Following the excellent advice of the very wise Patrick at Bifurcated Carrots, I joined Seed Savers Exchange this year. Because of this, I am now able to purchase carefully maintained heirloom and other open-pollinated seeds not available elsewhere. The catalog is huge and daunting at first, but with time spent poring through the thousands of offerings, it becomes more of a spring of inspiration rather than a tome of obligations. It's quite amazing actually, and I encourage every gardener to subscribe, if only for the opportunity to lazily page through the plentitude that is out there that so few others get to find.
However, I'm not writing now to explain the catalog. Instead, I'm writing to tell a story, and I hope it is a story that will follow me through the rest of my gardening life.
I love poppies, all kinds, but especially the gorgeous silken varieties of Papaver Somniferum. I planted a few seeds of the readily available breadseed poppy last fall that are just blooming now.
As I read and reread the Seed Saver's Exchange annual Yearbook Catalog, I came across a description of a poppy, "Brother Paul," on which I had to get my green thumbs. I sent my three dollar check to the supplier hoping to plant the seeds this fall again when it is poppy-planting-time, and soon after I ordered, an envelope arrived with the seeds and my check. What? Why would he send my check back?
I looked at the check. In my haste, I had written three hundred dollars in the amount line. Struck with embarrassment, I sat down immediately to write him a correct check and a note apologizing for my ridiculous error. I sent the note the day I received the seeds.
A few days later, I received another envelope with another packet of a different variety of poppy and a long, handwritten letter. Claiming no need for apologies, the note explained that although the vendor had noticed my check was a "tad high," he is so proud of Brother Paul that he distributes the seed for free. In his letter, he included an even more vivid description than that which was listed in the catalog. He wrote:
The "perfect" Brother Paul will demonstrate a slight ruffle about the petal margin. This, in tandem with the color scheme, red edges encasing a white corolla center itself rimmed in light purple, make it the most beautiful poppy in its species. So I choose to believe.
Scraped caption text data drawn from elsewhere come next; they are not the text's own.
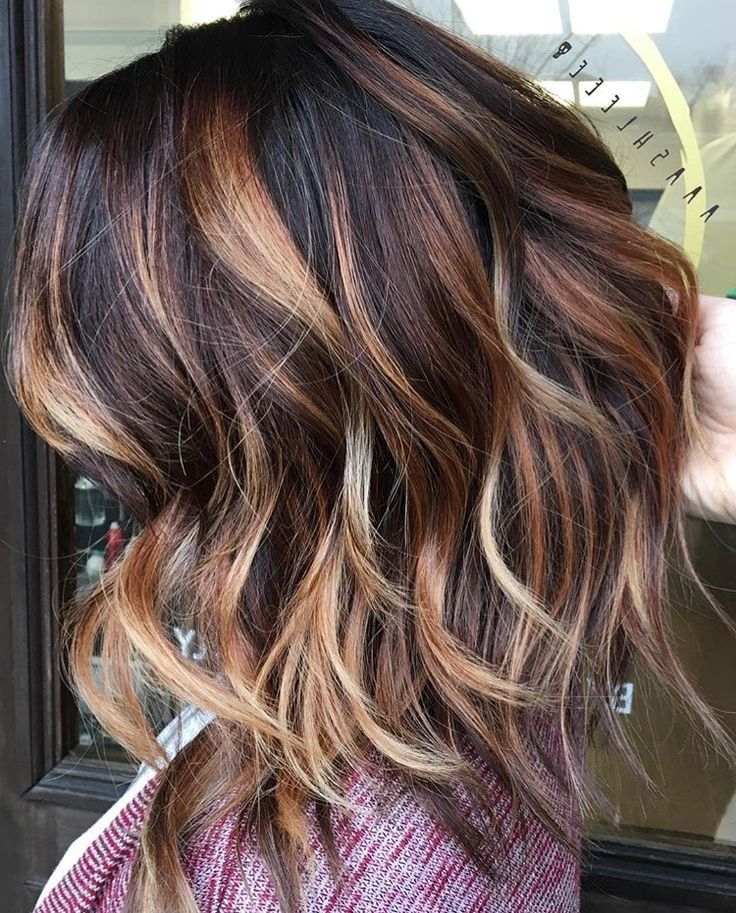 Hair Color Trends 2017/ 2018 – Highlights : Dark Brown With Caramel For Dirty Blonde Pixie Hairstyles With Bright Highlights (View 18 of 25)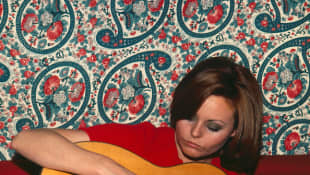 Rocío Dúrcal con guitarra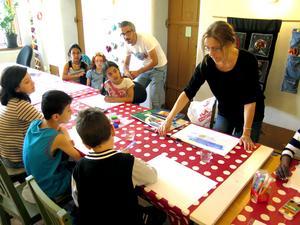 Ingela Jönsson tränar barnen på att släppa fram fantasin.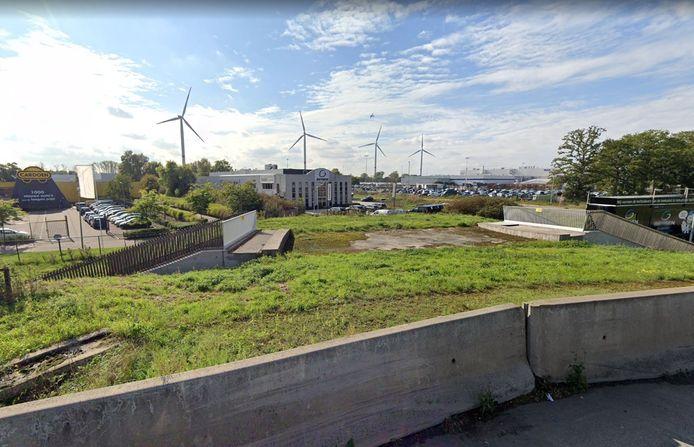 De ontbrekende tak van de rotonde wordt momenteel aangelegd.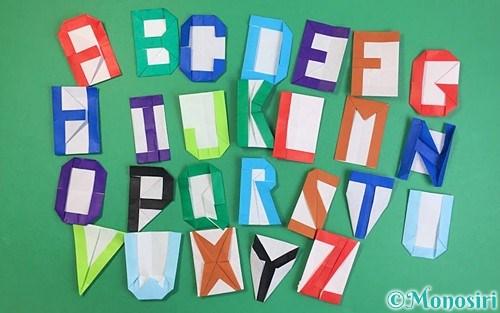 折り紙で作ったアルファベット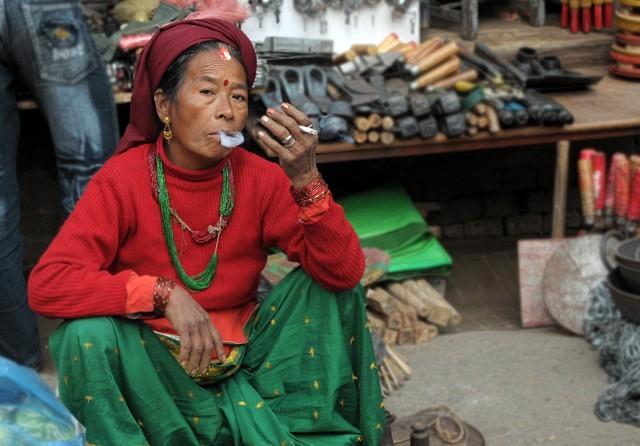 Курящая из Катманду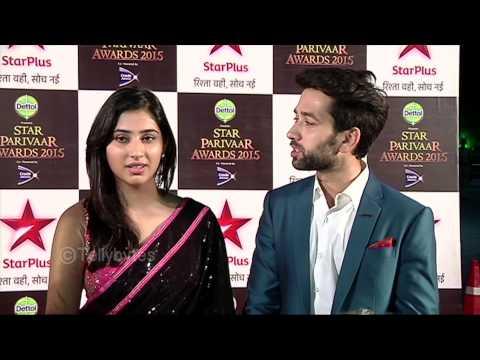 Aditya and Pankhuri aka Nakkul and Disha walk the red carpet of Star Parivaar Awards 2015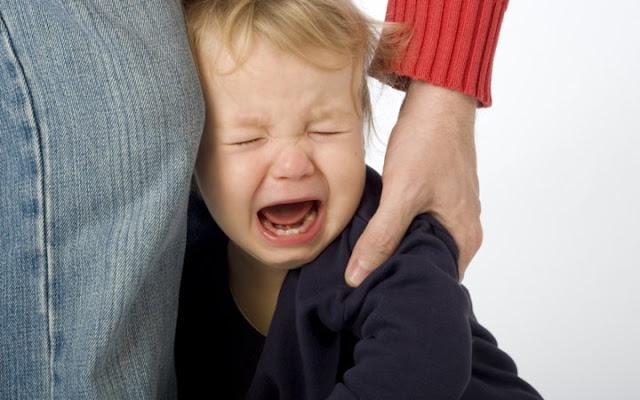 Αποτέλεσμα εικόνας για παιδι δεν αποχωριζεται τη μαμα του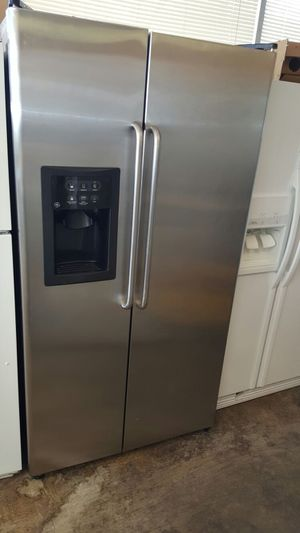 GE PROFILE STAINLESS STEEL SIDE BY SIDE FRIDGE WATER AND ICE ON DOOR for Sale in Lorton, VA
You can see why I'm drooling over this poppy. But getting this seed for free and the silly mixup with the check still isn't the point of the story. The point of the story lies in the second package of poppy seed that he sent to me, seeds that he explained later in his letter. Once again, here are his words:
I enclose a gift along with your check. These seeds come from the poppy originally grown by Thomas Jefferson on his estate in Virginia. [. . .] For some years now the operators of the estate have discontinued its sale. [. . .] As far as I know, I am one of the only persons who possesses this seed. It represents an unbroken chain of seed transmission that extends back over two hundred years. No one should be burdened with bearing that responsibility alone. [. . .] As of this year, there will be only 4 people left with this seed including yourself as one of them. 200 years of living history in the hands of 4 individuals.
Oh, how I treasure this little, manila envelope.